A whining noise drills into his ears. Here are the mosquitoes to give the witness statement that Schilf still needs in order to be certain of what he thinks. Seven mosquitoes land on his right forearm and sting immediately. The detective jumps up and beats at them. The survivors launch a new attack without hesitation, and reinforcements come from invisible colleagues; they tickle his neck and sting his arms and hands over and over again. Schilf rolls his shirtsleeves down quickly, shakes his trouser legs, and wipes his
face. When he has calmed himself, he notices a small man standing some distance away as if rooted in the ferns, watching him perform the dance of St. Vitus. When their eyes meet, the paunchy man starts moving toward him.
“Miserable bloodsuckers, aren’t they?”
The butterfly collector approaches, raising a didactic finger.
“They’re the rats among the hexapods,” he says. “Insects with six feet,” he adds, when Schilf does not respond.
The detective looks at the backs of his hands, where the first bites are swelling. He wonders what would happen if he were to scratch them with the blade of a knife until they were bloody, and then walk into the office of the leading public prosecutor with his arms outstretched proudly, proclaiming, “Look, here’s the decisive piece of evidence!” He begins to laugh quietly.
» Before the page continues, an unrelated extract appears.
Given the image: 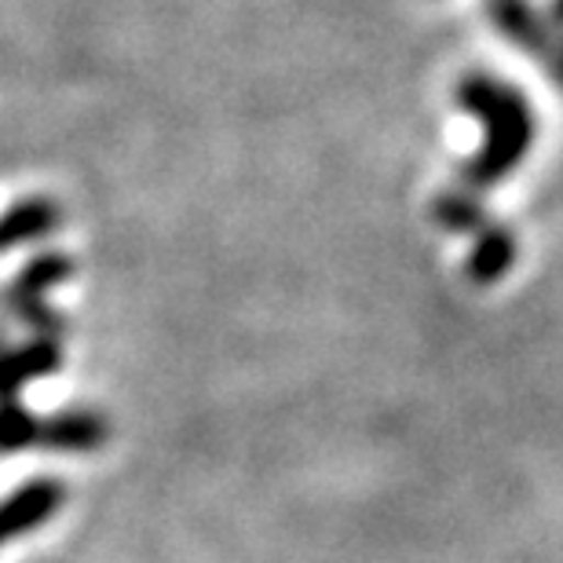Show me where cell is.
<instances>
[{"label":"cell","mask_w":563,"mask_h":563,"mask_svg":"<svg viewBox=\"0 0 563 563\" xmlns=\"http://www.w3.org/2000/svg\"><path fill=\"white\" fill-rule=\"evenodd\" d=\"M457 107L483 125V146L461 165L468 190H490L512 176L531 154L538 121L523 92L494 74H465L457 85Z\"/></svg>","instance_id":"6da1fadb"},{"label":"cell","mask_w":563,"mask_h":563,"mask_svg":"<svg viewBox=\"0 0 563 563\" xmlns=\"http://www.w3.org/2000/svg\"><path fill=\"white\" fill-rule=\"evenodd\" d=\"M74 278V261L66 253H41L22 267L15 282L0 292L4 297V308L15 314L22 325H30L37 336H63V314L48 308V292L63 282Z\"/></svg>","instance_id":"7a4b0ae2"},{"label":"cell","mask_w":563,"mask_h":563,"mask_svg":"<svg viewBox=\"0 0 563 563\" xmlns=\"http://www.w3.org/2000/svg\"><path fill=\"white\" fill-rule=\"evenodd\" d=\"M63 501H66V487L52 476L30 479L11 494H4L0 498V545L44 527L63 509Z\"/></svg>","instance_id":"3957f363"},{"label":"cell","mask_w":563,"mask_h":563,"mask_svg":"<svg viewBox=\"0 0 563 563\" xmlns=\"http://www.w3.org/2000/svg\"><path fill=\"white\" fill-rule=\"evenodd\" d=\"M63 369V344L55 336H33L0 352V402L19 399L30 380H44Z\"/></svg>","instance_id":"277c9868"},{"label":"cell","mask_w":563,"mask_h":563,"mask_svg":"<svg viewBox=\"0 0 563 563\" xmlns=\"http://www.w3.org/2000/svg\"><path fill=\"white\" fill-rule=\"evenodd\" d=\"M110 421L96 410H59L41 418L37 450L48 454H96L99 446H107Z\"/></svg>","instance_id":"5b68a950"},{"label":"cell","mask_w":563,"mask_h":563,"mask_svg":"<svg viewBox=\"0 0 563 563\" xmlns=\"http://www.w3.org/2000/svg\"><path fill=\"white\" fill-rule=\"evenodd\" d=\"M63 223L59 201L52 198H22L11 209L0 212V253L19 250V245L52 239Z\"/></svg>","instance_id":"8992f818"},{"label":"cell","mask_w":563,"mask_h":563,"mask_svg":"<svg viewBox=\"0 0 563 563\" xmlns=\"http://www.w3.org/2000/svg\"><path fill=\"white\" fill-rule=\"evenodd\" d=\"M516 256H520L516 231L501 228V223H483L476 231V242H472V250H468L465 272L476 286H494V282H501L512 272Z\"/></svg>","instance_id":"52a82bcc"},{"label":"cell","mask_w":563,"mask_h":563,"mask_svg":"<svg viewBox=\"0 0 563 563\" xmlns=\"http://www.w3.org/2000/svg\"><path fill=\"white\" fill-rule=\"evenodd\" d=\"M490 11V22L501 30L505 41H512L516 48L531 52V55H545L556 48L553 33H549L545 19L538 15L531 0H490L487 4Z\"/></svg>","instance_id":"ba28073f"},{"label":"cell","mask_w":563,"mask_h":563,"mask_svg":"<svg viewBox=\"0 0 563 563\" xmlns=\"http://www.w3.org/2000/svg\"><path fill=\"white\" fill-rule=\"evenodd\" d=\"M432 220L450 234H476L487 223V209L476 198V190H446L432 201Z\"/></svg>","instance_id":"9c48e42d"},{"label":"cell","mask_w":563,"mask_h":563,"mask_svg":"<svg viewBox=\"0 0 563 563\" xmlns=\"http://www.w3.org/2000/svg\"><path fill=\"white\" fill-rule=\"evenodd\" d=\"M41 418L30 407H22V399L0 402V454H26L37 450Z\"/></svg>","instance_id":"30bf717a"}]
</instances>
It would surely be the first case in criminal history to be decided on the grounds of an intolerable itch.
“Are you laughing at my equipment?” The butterfly collector is still. “A collecting net. And here is a storage net, which is just like life. It’s easy to enter and difficult to leave.”
The detective is busy spreading spit on his forearms.
“There’s been a lot going on here recently,” the butterfly collector says. “The police are frightening away my customers.” Lots of tiny lines on the man’s face add up to a great worry. He points accusingly at a lantern-shaped cage. “See—empty!”